15142 - The must is coercion, for the proper no one coerces you
N. Lygeros
Translated from the Greek by Vicky Baklessi
That which Antigone says when we bury the dead is that hate it is not allowed. While that which the arbitrary element of the law will say is: he is endearing, he is not. The decision of Antigone is much more grave, which says: to a dead we cannot say I love him, I don’t love him. What matters is that I don’t hate him. I don’t hate him, therefore I can bury him. Thus I have dismissed the must. The must comes from the law. Now if there exists no must as a fundamental principle, then there must be something else and then appears the proper. The must is coercion, with the proper no one coerces you. You, feel that there is a necessity. When there is a necessity it is not that someone tells you: do this. You feel on your own that there is a need. No one told Antigone to bury her brother, therefore in reality what is of most importance is because she feels it as necessary. She feels it as a necessity because there is the issue of continuation.
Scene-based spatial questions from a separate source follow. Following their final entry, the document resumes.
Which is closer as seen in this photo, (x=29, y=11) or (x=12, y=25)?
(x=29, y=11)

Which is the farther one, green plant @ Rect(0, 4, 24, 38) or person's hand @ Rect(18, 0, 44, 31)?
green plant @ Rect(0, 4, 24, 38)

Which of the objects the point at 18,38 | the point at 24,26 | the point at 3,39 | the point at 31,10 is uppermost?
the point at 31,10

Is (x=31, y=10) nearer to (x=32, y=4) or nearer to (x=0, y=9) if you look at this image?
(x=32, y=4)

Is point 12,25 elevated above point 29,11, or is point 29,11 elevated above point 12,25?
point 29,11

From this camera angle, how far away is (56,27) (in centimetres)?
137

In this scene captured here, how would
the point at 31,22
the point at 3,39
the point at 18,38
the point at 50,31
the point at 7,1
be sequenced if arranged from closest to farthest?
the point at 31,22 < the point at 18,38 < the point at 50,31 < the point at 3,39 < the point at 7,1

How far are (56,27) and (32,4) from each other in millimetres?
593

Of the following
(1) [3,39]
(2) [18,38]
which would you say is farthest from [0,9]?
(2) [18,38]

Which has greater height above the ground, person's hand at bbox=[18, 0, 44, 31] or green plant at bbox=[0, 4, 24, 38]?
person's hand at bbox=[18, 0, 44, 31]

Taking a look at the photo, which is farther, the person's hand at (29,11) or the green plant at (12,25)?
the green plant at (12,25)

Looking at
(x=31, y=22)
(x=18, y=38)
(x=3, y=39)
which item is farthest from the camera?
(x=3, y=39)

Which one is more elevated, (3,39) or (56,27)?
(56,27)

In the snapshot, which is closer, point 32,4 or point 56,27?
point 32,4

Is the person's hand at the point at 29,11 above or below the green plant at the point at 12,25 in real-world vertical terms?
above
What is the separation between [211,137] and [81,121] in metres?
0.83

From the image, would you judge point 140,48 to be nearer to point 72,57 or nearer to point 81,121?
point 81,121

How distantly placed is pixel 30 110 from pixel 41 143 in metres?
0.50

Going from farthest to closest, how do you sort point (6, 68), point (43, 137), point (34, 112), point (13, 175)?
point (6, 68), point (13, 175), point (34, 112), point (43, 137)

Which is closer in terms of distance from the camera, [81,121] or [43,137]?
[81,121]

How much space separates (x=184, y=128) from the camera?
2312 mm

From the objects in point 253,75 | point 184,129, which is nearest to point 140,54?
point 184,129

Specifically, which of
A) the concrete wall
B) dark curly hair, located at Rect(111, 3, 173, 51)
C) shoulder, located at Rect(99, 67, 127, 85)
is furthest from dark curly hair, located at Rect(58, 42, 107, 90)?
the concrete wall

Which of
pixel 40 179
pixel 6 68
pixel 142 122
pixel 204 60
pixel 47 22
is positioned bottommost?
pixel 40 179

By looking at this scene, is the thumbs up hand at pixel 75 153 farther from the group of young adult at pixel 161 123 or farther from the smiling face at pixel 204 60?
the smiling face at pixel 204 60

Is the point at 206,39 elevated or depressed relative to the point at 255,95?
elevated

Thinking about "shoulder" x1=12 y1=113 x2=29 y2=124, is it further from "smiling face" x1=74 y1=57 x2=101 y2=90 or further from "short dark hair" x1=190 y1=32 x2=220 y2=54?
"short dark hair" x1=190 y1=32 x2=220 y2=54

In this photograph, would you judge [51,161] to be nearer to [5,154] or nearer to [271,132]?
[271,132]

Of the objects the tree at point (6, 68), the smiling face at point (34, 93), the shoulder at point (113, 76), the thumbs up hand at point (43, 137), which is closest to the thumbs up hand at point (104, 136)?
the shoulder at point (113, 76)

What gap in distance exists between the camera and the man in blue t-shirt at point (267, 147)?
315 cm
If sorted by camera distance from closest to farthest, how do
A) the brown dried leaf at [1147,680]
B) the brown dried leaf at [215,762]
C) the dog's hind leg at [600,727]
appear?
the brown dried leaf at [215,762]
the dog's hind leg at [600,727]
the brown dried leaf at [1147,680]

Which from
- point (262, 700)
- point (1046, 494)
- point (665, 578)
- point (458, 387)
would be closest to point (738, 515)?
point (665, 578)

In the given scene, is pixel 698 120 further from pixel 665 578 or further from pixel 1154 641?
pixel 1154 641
When we have someone dead who we think that his life really was an offer for us, it is very simple, we call him in the end, worthy. So, the issue is, to Romiosyne and to Hellenism we believe we can say the word, worthy. It is of enormous importance, if you think about it, he is dead therefore he will not hear it, you cannot say that it is a praise, since he isn’t here, it cannot even be a compliment since again he cannot accept it or to alter the objective. It is interesting that we say it after death because his life is completed see the whole framework. Einstein said that when someone notable dies, then you understand that the portrait has finished and his life is a work of art.